Following on the recent hype around the robot that is able to solve a Rubik’s cube in a second (which seems a big improvement over the previous robot that was able to solve it in about 3 seconds), I got interested in human records, and their evolution over the year.

The World Cube Association provides dataset about ranking, records, players in Rubik’s Cube competitions. They offer a downloadable dataset for data science purpose. But since it would be too easy to use a TSV ;), I’ll show how we can extract data from this website, and use Pandas get some insight.

Players

We’ll first try to explore data about results of Worldwide competitions that we can find on this page.
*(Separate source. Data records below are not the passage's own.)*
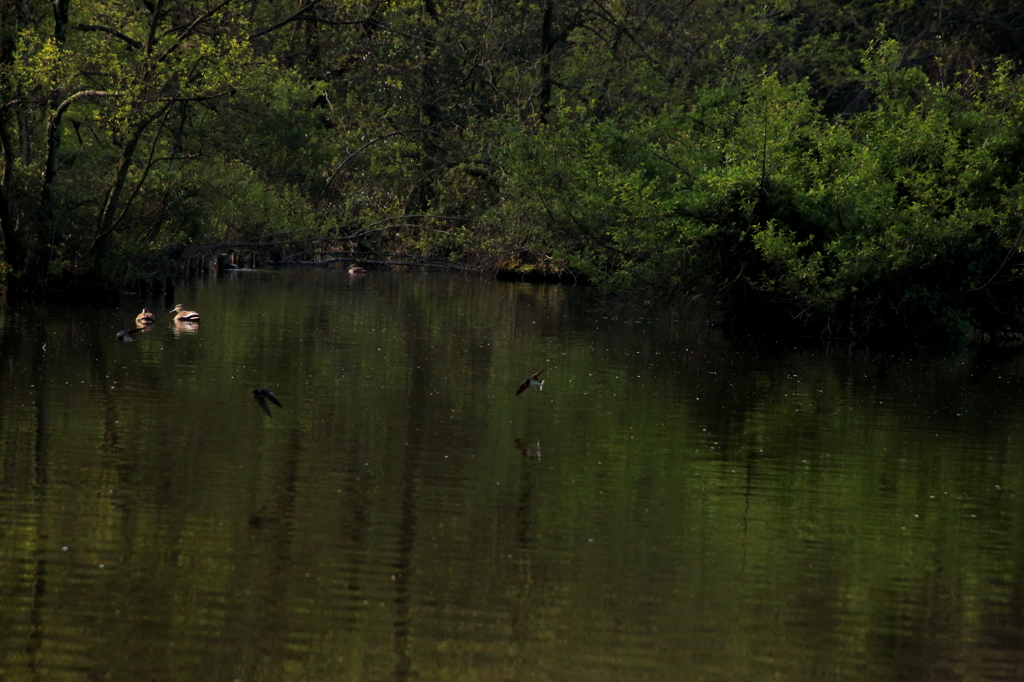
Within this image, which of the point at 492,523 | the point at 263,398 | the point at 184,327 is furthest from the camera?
the point at 184,327

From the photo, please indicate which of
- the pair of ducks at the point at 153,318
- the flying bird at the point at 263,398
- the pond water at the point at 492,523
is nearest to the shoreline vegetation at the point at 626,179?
the pair of ducks at the point at 153,318

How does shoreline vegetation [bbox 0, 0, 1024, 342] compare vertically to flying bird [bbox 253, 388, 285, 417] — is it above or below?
above

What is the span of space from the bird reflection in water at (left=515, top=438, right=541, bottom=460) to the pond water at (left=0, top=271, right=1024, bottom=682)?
2.0 inches

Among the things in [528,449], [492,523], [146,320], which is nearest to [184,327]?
[146,320]

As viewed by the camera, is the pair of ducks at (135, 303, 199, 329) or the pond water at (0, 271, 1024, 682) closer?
the pond water at (0, 271, 1024, 682)

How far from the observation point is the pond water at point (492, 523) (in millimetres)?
7379

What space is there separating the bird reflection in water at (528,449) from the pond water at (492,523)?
2.0 inches

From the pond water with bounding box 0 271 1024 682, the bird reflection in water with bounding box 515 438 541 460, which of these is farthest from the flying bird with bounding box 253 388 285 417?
the bird reflection in water with bounding box 515 438 541 460

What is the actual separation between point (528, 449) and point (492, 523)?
3.33m

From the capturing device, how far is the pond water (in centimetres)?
738

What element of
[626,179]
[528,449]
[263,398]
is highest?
Result: [626,179]

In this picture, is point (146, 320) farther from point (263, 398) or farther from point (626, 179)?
point (263, 398)

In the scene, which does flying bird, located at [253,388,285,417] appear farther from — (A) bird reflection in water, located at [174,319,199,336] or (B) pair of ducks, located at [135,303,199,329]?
(B) pair of ducks, located at [135,303,199,329]

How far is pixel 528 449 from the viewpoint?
1345cm
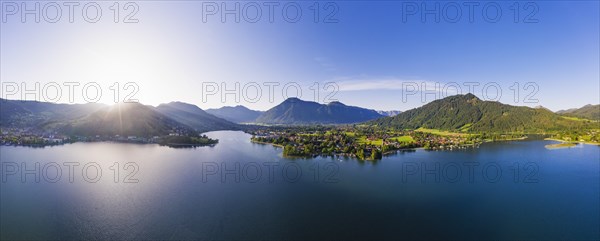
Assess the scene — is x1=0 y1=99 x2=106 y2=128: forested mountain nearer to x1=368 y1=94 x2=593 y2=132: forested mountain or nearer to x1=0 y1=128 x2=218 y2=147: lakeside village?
x1=0 y1=128 x2=218 y2=147: lakeside village

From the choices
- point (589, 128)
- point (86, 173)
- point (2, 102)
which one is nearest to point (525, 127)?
point (589, 128)

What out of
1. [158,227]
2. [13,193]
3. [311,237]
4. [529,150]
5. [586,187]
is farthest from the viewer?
[529,150]

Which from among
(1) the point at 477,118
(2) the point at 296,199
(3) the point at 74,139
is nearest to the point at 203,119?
(3) the point at 74,139

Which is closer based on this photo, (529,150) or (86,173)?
(86,173)

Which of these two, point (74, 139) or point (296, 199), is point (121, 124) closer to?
point (74, 139)

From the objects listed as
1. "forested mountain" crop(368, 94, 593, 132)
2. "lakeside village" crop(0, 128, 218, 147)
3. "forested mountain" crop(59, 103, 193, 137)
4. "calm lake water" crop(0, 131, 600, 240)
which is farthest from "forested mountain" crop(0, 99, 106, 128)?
"forested mountain" crop(368, 94, 593, 132)

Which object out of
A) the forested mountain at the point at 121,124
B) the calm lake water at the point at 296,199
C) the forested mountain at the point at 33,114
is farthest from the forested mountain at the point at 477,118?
the forested mountain at the point at 33,114

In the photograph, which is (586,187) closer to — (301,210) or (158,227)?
(301,210)

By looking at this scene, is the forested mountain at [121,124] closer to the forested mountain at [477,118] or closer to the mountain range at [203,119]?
the mountain range at [203,119]
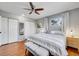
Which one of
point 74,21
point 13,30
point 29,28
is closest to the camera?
point 74,21

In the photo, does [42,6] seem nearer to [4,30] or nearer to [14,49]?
[4,30]

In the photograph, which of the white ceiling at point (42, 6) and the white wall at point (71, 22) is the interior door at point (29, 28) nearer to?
the white ceiling at point (42, 6)

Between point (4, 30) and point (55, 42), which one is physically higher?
point (4, 30)

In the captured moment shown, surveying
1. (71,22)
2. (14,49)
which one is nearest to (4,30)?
(14,49)

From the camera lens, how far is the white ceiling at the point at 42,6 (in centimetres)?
160

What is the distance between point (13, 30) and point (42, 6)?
3.16 feet

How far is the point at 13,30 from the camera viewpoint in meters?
2.07

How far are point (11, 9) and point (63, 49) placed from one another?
1350 mm

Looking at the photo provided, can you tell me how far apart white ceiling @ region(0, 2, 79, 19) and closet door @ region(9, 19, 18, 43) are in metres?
0.32

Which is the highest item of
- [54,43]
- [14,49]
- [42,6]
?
[42,6]

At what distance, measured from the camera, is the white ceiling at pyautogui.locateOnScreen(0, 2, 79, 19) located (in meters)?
1.60

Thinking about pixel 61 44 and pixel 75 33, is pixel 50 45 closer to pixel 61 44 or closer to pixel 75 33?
pixel 61 44

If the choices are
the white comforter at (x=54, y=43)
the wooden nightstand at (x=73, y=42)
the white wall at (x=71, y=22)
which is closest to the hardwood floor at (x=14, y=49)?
the wooden nightstand at (x=73, y=42)

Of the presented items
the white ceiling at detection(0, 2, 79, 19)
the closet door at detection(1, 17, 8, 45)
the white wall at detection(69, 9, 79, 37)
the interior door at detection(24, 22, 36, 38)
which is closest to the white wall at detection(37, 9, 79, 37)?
the white wall at detection(69, 9, 79, 37)
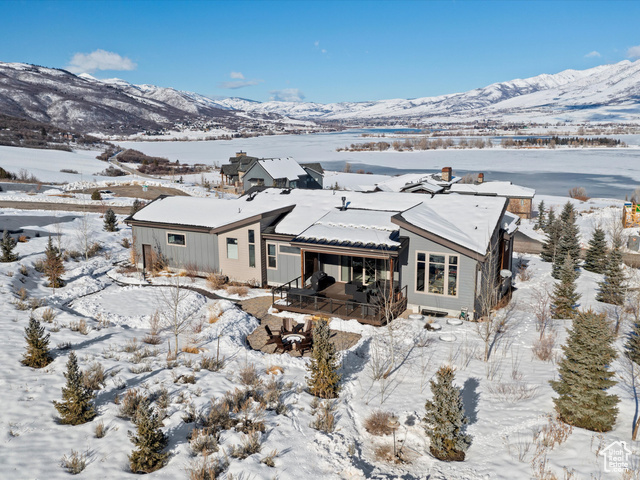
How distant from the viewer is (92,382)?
1057cm

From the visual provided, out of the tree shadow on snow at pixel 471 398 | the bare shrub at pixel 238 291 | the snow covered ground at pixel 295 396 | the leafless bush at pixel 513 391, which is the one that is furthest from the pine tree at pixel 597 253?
the bare shrub at pixel 238 291

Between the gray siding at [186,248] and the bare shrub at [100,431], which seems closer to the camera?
the bare shrub at [100,431]

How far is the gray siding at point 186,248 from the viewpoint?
22.3 metres

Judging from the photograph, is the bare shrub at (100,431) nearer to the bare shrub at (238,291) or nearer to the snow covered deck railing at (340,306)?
the snow covered deck railing at (340,306)

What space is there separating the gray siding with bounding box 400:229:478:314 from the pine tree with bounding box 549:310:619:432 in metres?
6.94

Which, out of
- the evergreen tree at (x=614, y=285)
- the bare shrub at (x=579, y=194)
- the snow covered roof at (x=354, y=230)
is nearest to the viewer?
the snow covered roof at (x=354, y=230)

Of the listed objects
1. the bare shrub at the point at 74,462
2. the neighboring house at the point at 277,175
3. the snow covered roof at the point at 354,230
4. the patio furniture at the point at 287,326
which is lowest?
the patio furniture at the point at 287,326

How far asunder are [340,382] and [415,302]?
666cm

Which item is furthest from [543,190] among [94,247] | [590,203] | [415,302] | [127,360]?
[127,360]

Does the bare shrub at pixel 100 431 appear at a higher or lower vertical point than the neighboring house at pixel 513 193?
lower

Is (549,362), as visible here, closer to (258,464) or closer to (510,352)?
(510,352)

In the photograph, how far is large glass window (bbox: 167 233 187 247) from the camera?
22922 millimetres

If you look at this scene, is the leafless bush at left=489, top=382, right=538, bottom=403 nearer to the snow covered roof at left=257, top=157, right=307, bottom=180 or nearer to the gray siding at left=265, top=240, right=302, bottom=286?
the gray siding at left=265, top=240, right=302, bottom=286

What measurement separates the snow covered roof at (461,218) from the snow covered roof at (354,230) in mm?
1187
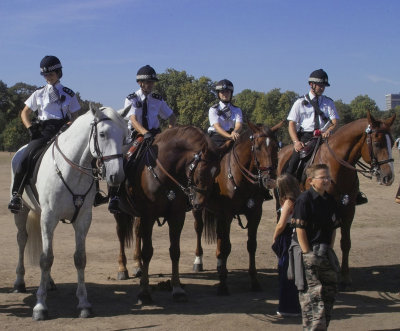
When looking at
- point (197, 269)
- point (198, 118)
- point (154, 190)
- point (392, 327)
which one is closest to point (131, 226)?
point (197, 269)

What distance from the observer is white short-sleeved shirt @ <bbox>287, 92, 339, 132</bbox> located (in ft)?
30.6

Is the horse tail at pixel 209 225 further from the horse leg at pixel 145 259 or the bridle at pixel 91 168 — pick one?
the bridle at pixel 91 168

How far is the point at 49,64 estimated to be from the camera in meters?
7.73

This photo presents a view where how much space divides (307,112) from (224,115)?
5.42 feet

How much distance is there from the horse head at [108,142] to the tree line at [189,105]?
36.8 metres

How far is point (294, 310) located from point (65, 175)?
3539 mm

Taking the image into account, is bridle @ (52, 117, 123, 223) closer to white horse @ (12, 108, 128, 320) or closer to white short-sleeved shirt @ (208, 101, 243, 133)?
white horse @ (12, 108, 128, 320)

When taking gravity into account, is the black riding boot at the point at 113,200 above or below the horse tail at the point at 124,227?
above

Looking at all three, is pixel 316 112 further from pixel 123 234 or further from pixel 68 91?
pixel 68 91


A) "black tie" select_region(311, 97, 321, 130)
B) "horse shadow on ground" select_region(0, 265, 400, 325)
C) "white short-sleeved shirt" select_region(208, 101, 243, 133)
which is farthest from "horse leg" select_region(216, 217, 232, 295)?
"black tie" select_region(311, 97, 321, 130)

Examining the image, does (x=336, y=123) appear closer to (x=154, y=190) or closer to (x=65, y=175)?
(x=154, y=190)

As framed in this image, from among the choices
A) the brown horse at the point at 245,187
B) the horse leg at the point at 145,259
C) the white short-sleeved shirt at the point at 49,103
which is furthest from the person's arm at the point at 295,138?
the white short-sleeved shirt at the point at 49,103

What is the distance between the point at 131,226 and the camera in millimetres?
9594

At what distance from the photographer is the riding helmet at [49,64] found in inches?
304
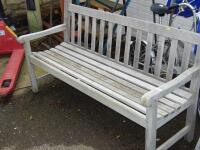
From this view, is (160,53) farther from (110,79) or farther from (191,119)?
(191,119)

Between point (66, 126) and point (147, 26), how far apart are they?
1300 millimetres

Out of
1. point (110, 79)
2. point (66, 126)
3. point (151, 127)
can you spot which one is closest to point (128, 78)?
point (110, 79)

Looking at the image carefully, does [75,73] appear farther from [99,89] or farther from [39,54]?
[39,54]

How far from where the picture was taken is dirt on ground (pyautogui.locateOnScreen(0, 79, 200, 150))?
9.68ft

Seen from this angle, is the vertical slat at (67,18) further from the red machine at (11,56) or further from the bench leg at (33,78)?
the red machine at (11,56)

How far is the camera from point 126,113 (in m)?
2.48

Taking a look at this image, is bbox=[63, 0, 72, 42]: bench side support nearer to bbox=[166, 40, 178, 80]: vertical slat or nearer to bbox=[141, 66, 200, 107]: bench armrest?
bbox=[166, 40, 178, 80]: vertical slat

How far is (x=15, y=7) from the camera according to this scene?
5422mm

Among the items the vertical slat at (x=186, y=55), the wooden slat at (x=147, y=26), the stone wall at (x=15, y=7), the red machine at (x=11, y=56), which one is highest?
the wooden slat at (x=147, y=26)

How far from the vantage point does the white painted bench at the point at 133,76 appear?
237 centimetres

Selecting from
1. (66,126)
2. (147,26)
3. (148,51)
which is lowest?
(66,126)

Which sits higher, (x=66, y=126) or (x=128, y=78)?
(x=128, y=78)

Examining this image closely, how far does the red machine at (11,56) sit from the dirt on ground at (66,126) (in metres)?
0.19

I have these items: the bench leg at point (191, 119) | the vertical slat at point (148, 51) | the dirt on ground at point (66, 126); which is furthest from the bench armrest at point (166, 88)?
the dirt on ground at point (66, 126)
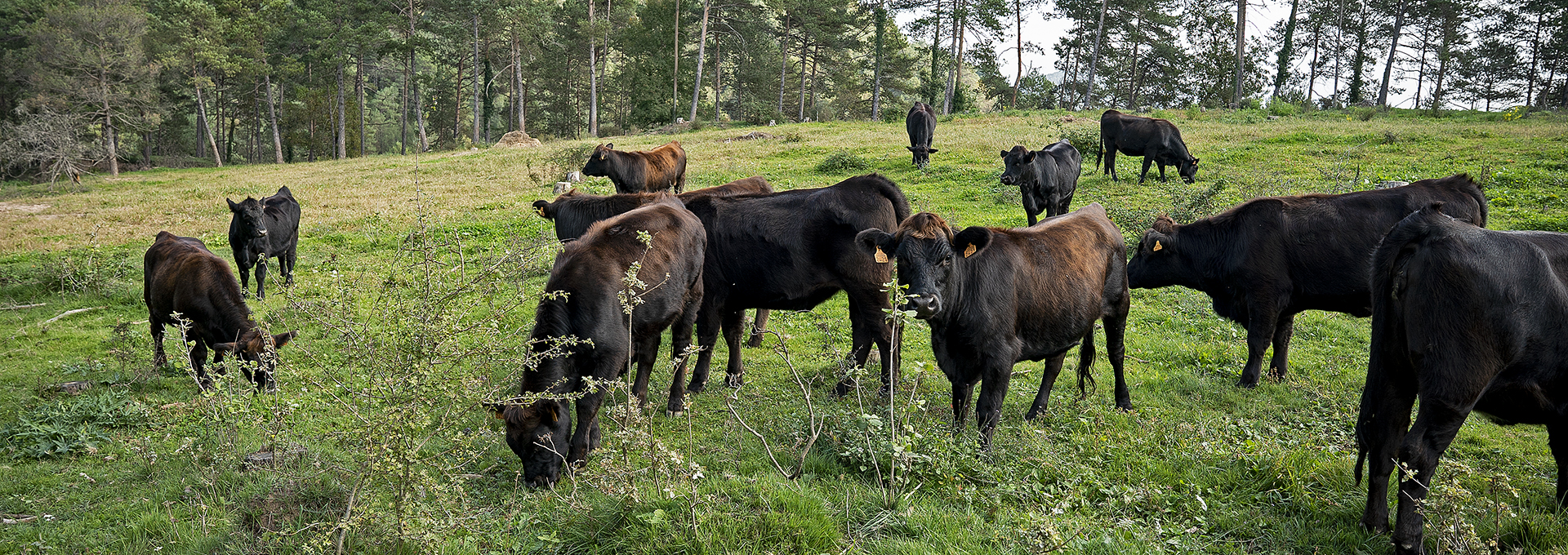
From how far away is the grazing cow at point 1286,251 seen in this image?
7.96 metres

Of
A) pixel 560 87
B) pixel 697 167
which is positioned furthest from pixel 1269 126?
pixel 560 87

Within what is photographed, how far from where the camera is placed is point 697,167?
2480 cm

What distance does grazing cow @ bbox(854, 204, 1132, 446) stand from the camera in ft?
19.7

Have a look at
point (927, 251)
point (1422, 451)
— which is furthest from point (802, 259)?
point (1422, 451)

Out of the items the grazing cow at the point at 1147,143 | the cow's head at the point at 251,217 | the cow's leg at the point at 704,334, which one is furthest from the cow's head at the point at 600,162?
the grazing cow at the point at 1147,143

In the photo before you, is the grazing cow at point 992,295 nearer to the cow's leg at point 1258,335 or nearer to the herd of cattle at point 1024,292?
the herd of cattle at point 1024,292

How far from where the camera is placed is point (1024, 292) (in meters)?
6.42

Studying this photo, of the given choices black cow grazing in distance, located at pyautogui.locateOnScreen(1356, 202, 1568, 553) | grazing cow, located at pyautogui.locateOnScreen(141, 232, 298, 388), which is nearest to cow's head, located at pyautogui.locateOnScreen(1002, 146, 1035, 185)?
black cow grazing in distance, located at pyautogui.locateOnScreen(1356, 202, 1568, 553)

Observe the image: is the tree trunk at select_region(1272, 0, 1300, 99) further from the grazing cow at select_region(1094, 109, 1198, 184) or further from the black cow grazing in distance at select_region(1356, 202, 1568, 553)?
the black cow grazing in distance at select_region(1356, 202, 1568, 553)

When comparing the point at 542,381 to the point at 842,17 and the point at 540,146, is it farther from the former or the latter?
the point at 842,17

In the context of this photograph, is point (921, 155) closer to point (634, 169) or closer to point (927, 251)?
point (634, 169)

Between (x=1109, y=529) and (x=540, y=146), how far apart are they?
36016 mm

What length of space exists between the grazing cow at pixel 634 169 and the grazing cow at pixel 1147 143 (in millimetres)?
11527

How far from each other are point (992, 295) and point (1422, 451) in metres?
2.79
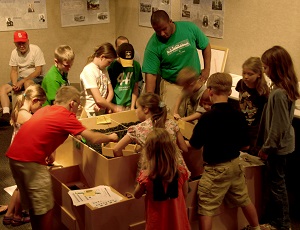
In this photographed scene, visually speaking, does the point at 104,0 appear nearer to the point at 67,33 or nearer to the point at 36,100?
the point at 67,33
Let’s use requests to fetch HTML from the URL. If you go directly on the page, you’ll see that you can select the number of results you’re interested in, countries, years, etc. All theses parameters can be specified in the URL too. In this post, I’ll use all the data (all players, all years, all countries):

import requests
r = requests.get("https://www.worldcubeassociation.org/results/events.php?eventId=333&regionId=&years=&show=All%2BPersons&single=Single")

Beautifulsoup will let you manipulate HTML without dealing too much with low-level details.

from bs4 import BeautifulSoup
soup = BeautifulSoup(r.text, 'html.parser')

You can ask him to find and extract one particular part of the HTML, in our case it would be table-responsive which represents the array of results:

table = soup.find("div", {"class": "table-responsive"})
raw_lines = [
    line.contents[:5]
    for line in table.find_all("tr")
    if len(line) == 6
]
raw_lines[0]

1 | Lucas Etter | 4.90 | USA | River Hill Fall 2015 — | — | — | — |

We get a list of HMTL Entities that we will process to extract the data we need. But first, let’s automate this extraction process with a function, since every tables on this website respect the same format:

from bs4 import BeautifulSoup
import requests

def get_table_raws(url, cols):
    r = requests.get(url)
    soup = BeautifulSoup(r.text, 'html.parser')
    table = soup.find("div", {
        "class": "table-responsive"
    })

    raw_lines = [
        line.contents
        for line in table.find_all("tr")
        if len(line) == cols
    ]

    return [[c.text for c in line] for line in raw_lines]

Since we’ll have to deal with dates and timings, we could use this little helpers to do the conversions:

def extract_year_from_competition(competition):
    # Format is [name] [year]
    return int(competition.strip().rsplit(' ', 1)[-1])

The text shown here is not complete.